DATA FOR THIS TASK —
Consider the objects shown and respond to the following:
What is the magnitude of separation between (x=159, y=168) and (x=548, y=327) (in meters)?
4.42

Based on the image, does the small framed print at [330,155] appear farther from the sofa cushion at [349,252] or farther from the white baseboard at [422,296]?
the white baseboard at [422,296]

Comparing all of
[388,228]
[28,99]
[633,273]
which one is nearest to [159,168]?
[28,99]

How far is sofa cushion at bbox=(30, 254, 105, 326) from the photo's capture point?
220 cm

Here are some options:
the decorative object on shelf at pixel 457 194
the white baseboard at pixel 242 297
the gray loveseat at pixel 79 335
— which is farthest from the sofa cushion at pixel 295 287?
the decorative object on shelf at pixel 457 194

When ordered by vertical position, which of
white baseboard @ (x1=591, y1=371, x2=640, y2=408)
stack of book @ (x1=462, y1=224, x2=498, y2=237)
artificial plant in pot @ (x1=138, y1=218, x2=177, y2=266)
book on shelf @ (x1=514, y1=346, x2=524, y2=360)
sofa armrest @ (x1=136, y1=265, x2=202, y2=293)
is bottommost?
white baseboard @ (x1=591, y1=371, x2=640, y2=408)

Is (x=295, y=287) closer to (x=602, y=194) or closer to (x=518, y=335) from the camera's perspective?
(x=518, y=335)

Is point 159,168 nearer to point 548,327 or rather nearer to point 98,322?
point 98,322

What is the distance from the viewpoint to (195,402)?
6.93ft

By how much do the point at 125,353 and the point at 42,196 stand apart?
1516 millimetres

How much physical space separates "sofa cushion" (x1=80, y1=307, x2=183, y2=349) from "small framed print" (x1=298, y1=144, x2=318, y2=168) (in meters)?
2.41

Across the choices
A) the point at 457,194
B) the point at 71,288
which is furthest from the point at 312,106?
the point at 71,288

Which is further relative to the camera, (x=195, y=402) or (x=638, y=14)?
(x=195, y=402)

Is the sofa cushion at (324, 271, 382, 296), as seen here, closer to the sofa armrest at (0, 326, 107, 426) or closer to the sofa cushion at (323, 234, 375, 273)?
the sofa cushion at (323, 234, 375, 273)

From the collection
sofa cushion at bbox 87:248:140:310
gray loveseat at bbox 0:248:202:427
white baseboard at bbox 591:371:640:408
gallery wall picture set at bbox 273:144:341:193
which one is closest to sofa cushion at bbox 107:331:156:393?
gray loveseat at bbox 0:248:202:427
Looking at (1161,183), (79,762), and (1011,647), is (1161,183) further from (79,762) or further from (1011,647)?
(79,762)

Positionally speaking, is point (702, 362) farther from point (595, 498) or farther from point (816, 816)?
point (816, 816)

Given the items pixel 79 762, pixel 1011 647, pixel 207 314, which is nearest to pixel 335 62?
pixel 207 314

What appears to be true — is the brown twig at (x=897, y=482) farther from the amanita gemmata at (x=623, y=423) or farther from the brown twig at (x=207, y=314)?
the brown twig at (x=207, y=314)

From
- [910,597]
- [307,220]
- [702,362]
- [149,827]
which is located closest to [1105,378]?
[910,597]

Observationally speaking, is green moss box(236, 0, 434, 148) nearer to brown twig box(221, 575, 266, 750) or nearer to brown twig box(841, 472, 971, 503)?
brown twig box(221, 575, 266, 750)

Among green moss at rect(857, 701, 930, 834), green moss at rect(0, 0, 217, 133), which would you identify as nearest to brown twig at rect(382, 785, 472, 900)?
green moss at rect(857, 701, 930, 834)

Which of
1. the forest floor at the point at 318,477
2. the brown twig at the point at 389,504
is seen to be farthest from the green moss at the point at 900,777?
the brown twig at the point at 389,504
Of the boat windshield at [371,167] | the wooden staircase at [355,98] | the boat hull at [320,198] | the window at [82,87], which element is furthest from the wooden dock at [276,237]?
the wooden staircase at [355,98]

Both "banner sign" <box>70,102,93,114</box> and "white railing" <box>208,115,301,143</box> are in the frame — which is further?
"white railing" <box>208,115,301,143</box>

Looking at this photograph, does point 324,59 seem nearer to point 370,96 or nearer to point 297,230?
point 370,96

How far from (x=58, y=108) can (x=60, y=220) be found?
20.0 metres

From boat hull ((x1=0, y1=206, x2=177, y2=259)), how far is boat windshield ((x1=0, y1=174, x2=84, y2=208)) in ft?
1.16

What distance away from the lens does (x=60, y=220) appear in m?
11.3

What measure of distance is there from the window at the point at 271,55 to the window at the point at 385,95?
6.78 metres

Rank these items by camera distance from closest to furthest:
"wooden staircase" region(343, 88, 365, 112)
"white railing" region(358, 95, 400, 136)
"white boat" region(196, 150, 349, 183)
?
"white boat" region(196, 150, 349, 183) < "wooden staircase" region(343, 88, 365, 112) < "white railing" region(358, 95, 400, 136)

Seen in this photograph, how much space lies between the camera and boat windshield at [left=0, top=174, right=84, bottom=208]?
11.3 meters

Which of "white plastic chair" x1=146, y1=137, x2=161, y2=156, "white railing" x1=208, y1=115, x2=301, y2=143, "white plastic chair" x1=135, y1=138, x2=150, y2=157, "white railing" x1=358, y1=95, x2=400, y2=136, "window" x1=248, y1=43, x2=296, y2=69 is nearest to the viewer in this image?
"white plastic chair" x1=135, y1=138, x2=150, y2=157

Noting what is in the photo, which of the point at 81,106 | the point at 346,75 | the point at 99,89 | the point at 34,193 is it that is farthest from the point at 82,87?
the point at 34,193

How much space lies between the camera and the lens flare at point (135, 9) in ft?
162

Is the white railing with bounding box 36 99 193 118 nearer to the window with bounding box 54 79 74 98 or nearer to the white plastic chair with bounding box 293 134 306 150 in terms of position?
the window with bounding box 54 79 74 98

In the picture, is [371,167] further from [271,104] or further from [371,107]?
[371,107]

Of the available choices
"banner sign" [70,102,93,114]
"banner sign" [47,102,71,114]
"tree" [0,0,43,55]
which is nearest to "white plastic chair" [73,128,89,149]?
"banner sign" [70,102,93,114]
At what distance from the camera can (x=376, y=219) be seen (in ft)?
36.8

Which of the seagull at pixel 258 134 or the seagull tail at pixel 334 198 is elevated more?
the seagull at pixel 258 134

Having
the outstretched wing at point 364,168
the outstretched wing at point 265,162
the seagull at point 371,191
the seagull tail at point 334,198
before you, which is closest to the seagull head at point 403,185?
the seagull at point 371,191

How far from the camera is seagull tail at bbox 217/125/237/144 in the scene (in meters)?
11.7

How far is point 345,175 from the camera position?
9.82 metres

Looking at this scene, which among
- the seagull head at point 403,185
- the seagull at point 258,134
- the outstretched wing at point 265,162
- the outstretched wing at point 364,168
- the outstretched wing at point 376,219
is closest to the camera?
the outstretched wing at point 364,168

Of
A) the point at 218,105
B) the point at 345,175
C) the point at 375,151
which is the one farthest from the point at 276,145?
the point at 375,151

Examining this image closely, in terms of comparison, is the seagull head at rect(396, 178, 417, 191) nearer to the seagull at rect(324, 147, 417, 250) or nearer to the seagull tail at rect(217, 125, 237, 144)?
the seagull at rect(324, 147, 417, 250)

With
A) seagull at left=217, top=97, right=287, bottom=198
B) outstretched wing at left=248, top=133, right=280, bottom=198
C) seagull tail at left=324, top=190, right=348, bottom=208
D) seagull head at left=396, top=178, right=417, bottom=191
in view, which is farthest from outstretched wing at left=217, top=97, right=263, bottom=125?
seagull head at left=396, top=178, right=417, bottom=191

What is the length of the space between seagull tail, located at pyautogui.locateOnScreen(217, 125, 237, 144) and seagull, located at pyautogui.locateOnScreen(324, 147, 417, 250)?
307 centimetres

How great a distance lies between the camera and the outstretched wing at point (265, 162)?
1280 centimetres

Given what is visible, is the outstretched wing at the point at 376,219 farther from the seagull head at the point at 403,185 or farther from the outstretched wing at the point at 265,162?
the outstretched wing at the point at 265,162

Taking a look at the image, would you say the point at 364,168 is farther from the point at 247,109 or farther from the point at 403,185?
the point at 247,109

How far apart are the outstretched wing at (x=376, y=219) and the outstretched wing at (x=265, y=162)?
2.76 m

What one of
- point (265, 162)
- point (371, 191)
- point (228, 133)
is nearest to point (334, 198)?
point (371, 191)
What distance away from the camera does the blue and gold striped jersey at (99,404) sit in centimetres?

PROBLEM —
Reproduce the records above exactly, starting with the line that contains "Examining this image" and ending with the last line.

ANSWER TO THIS EXERCISE —
Examining this image closely, in terms of comparison, is the seagull head at rect(396, 178, 417, 191) nearer to the seagull at rect(324, 147, 417, 250) or nearer to the seagull tail at rect(217, 125, 237, 144)?
the seagull at rect(324, 147, 417, 250)

With
A) seagull at left=217, top=97, right=287, bottom=198
B) outstretched wing at left=248, top=133, right=280, bottom=198
C) seagull tail at left=324, top=190, right=348, bottom=208
D) seagull head at left=396, top=178, right=417, bottom=191
in view, which is farthest from outstretched wing at left=217, top=97, right=263, bottom=125?
seagull head at left=396, top=178, right=417, bottom=191

What is the length of the space between seagull tail, located at pyautogui.locateOnScreen(217, 125, 237, 144) and seagull, located at pyautogui.locateOnScreen(324, 147, 417, 250)?
307 centimetres

How great a distance lies between the camera and the outstretched wing at point (265, 162)?
1280 centimetres

Given what is visible, is the outstretched wing at the point at 376,219 farther from the seagull head at the point at 403,185 or farther from the outstretched wing at the point at 265,162?
the outstretched wing at the point at 265,162

Taking a look at the image, would you say the point at 364,168 is farther from the point at 247,109 or farther from the point at 403,185?
the point at 247,109

How far apart are the outstretched wing at (x=376, y=219) and the outstretched wing at (x=265, y=162)?
2.76 m

What one of
- point (265, 162)
- point (371, 191)
- point (228, 133)
is nearest to point (334, 198)?
point (371, 191)
What distance away from the camera does the blue and gold striped jersey at (99,404) sit in centimetres?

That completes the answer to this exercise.